### WORK TO COMPLETE
Replace "shooting point" with "camera position" throughout the material below and leave everything else unchanged. Leave the pictures out of your answer.

Spatial reasoning question data
------------------------------------------------------------------------

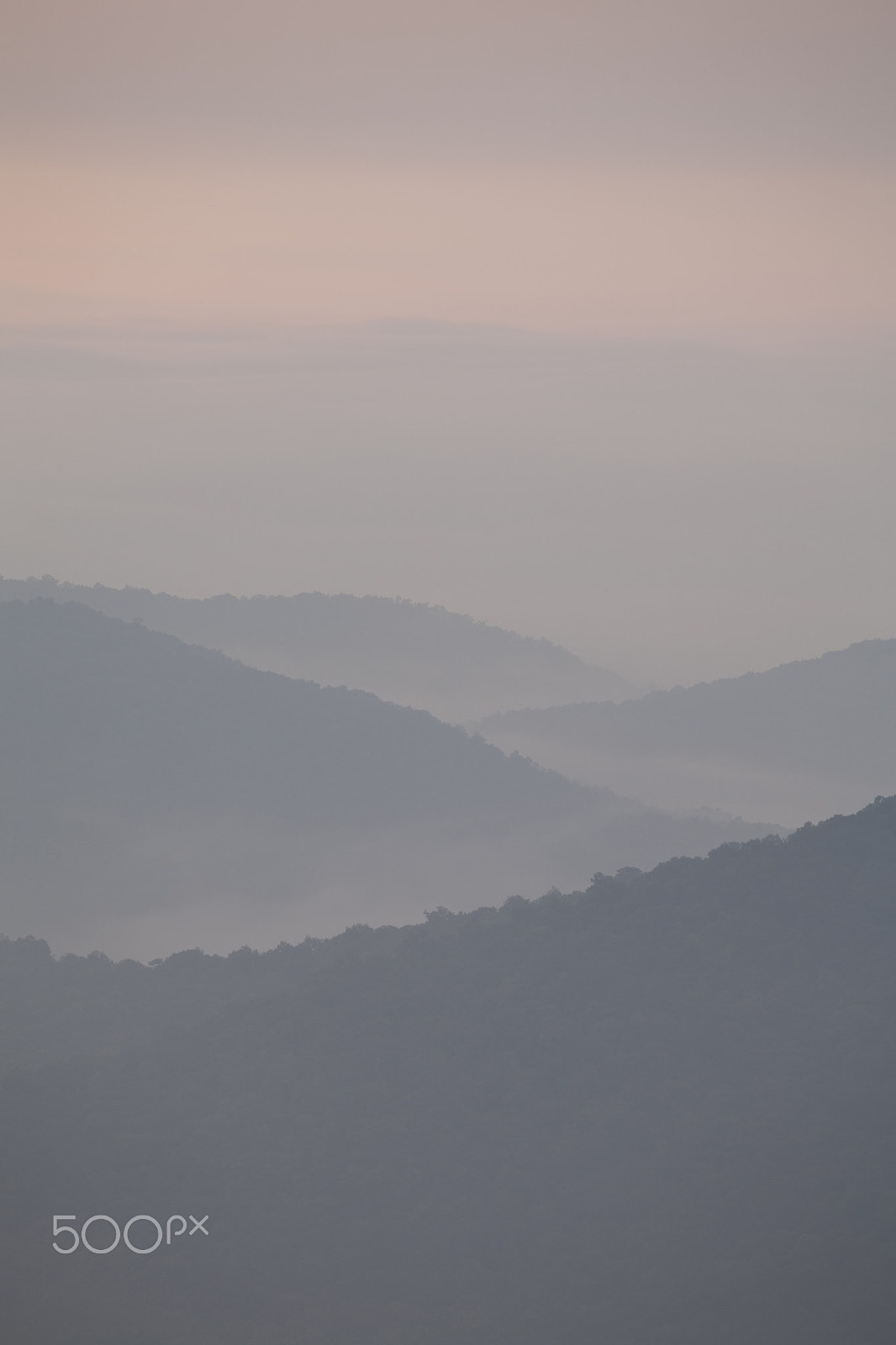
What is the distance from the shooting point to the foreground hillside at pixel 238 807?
132 meters

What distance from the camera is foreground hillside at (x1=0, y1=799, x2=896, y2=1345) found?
38438 mm

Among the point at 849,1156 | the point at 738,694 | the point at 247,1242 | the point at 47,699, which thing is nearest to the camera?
the point at 849,1156

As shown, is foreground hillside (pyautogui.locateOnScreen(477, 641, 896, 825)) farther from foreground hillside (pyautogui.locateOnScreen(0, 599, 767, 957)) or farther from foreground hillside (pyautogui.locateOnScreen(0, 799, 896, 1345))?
foreground hillside (pyautogui.locateOnScreen(0, 799, 896, 1345))

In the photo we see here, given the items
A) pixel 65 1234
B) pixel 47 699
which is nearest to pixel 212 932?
pixel 47 699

------------------------------------------------------------------------

### ANSWER FOR THIS EXERCISE
What is the distance from the camera position to the foreground hillside at pixel 238 807?
132 meters

What distance from the camera is foreground hillside at (x1=0, y1=799, x2=896, y2=1345) found?
38438 mm

Among the point at 849,1156 | the point at 738,694 | the point at 247,1242 | the point at 47,699, which thing is nearest to the camera?
the point at 849,1156

As shown, is foreground hillside (pyautogui.locateOnScreen(477, 641, 896, 825)) farther from foreground hillside (pyautogui.locateOnScreen(0, 599, 767, 957)) or farther from foreground hillside (pyautogui.locateOnScreen(0, 799, 896, 1345))?
foreground hillside (pyautogui.locateOnScreen(0, 799, 896, 1345))

In the photo we see here, given the items
A) pixel 65 1234
B) pixel 47 699
which is nearest to pixel 212 932?
pixel 47 699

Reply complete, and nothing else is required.